Un complemento es una aplicación que se relaciona con otra para aportarle una función nueva y generalmente muy específica. Esta aplicación adicional es ejecutada por la aplicación principal e interactúan por medio de la API. También se conoce como plug-in (del inglés «[un] enchufable o inserción»), add-on («añadido»), conector o extensión.

Los complementos permiten:

  • Que los desarrolladores externos colaboren con la aplicación principal extendiendo sus funciones.
  • Reducir el tamaño de la aplicación.
  • Separar el código fuente de la aplicación a causa de la incompatibilidad de las licencias de software.

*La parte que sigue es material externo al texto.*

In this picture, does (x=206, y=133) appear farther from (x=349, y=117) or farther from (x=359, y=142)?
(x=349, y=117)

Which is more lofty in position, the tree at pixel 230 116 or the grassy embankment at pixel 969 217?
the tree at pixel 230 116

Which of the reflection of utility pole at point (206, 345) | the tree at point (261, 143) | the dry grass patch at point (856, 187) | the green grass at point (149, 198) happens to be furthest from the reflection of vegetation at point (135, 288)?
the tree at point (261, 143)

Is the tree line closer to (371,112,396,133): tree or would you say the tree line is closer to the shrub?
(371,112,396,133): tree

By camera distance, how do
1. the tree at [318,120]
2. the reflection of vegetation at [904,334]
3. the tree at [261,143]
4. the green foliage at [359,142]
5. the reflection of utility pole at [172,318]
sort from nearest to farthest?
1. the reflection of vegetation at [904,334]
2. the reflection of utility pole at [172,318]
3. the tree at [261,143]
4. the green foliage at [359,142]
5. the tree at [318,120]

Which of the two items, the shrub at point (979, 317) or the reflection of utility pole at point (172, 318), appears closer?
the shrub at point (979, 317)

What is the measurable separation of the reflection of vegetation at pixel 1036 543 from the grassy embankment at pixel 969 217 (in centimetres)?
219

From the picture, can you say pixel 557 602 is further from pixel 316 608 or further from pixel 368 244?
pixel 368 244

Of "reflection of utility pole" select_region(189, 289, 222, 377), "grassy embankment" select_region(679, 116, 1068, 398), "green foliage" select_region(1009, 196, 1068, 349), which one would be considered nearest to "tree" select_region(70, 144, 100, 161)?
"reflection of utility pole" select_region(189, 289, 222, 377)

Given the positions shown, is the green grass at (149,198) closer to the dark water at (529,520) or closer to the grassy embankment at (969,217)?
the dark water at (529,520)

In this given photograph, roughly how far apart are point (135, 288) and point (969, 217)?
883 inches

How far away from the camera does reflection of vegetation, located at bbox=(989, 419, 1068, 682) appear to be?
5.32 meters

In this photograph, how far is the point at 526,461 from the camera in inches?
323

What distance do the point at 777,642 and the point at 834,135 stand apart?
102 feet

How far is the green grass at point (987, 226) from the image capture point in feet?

Algunos tipos de aplicaciones que suelen incluir complementos son:

  • Navegadores web: es frecuente requerir ciertos complementos que amplían las funciones de las páginas web para ver contenidos interactivos, videos y cosas similares. Un ejemplo conocido es Adobe Flash Player, un complemento que carga animaciones multimedia interactivas y se usa, por ejemplo, para ver videos.
  • Reproductores de audio: Algunos permiten añadir complementos para reproducir formatos que no son soportados originalmente, producir efectos de sonido o video, mostrar animaciones o visualizaciones que se mueven de acuerdo a la música que se está escuchando, entre otras opciones. Windows Media Player y Winamp soportan muchas de estas opciones.
  • Sistemas de gestión de contenidos: permiten cambiar la apariencia, añadir botones u otro tipo de contenido a las páginas web que generan. Los complementos de WordPress son bien conocidos.

En general, cualquier aplicación puede añadir soporte para complementos.

Funcionamiento[editar]

La aplicación principal o host proporciona servicios que el complemento puede utilizar, incluyendo un método para que los complementos se registren a si mismos y un protocolo para el intercambio de datos. Los complementos dependen de los servicios prestados por la aplicación de acogida y no suelen funcionar por sí mismos. Por el contrario, la aplicación principal funciona independientemente de ellos, lo que permite a los usuarios finales añadir y actualizar los complementos de forma dinámica sin necesidad de hacer cambios a la aplicación principal.

La interfaces de programación de aplicaciones (API) proporcionan una interfaz estándar, lo que permite a terceros crear complementos que interactúan con la aplicación principal. Un API estable permite que complementos de terceros funcionen como la versión original y amplien el ciclo de vida de las aplicaciones obsoletas. El API para complementos de Adobe Photoshop y After Effects se ha convertido en un estándar y las aplicaciones de la competencia como Corel Paint Shop Pro lo han adoptado hasta cierto punto. Otros ejemplos de la API son, entre otros, VST y Audio Units.

Las arquitecturas de numerosos juegos y aplicaciones suelen utilizar complementos que permiten a los editores, ya sean los creadores originales o terceros, agregar funcionalidad al software. La serie Microsoft Flight Simulator ha llegado a ser bien conocida por sus complementos de aviones.

Historia[editar]

Los primeros complementos aparecieron tan pronto como a mediados de 1970, cuando el editor de texto EDT corriendo en el sistema operativo Unisys VS/9 y utilizando la serie de ordenadores Univac 90/60, permitía a un programa externo acceder a la memoria para editar la sesión.

Ya en 1987 Macintosh incluía la funcionalidad en HyperCard y QuarkXPress. En 1988, Silicon Beach Software incluyó complementos en Digital Darkroom y SuperPaint, y Ed Bömke acuñó el término plug-in.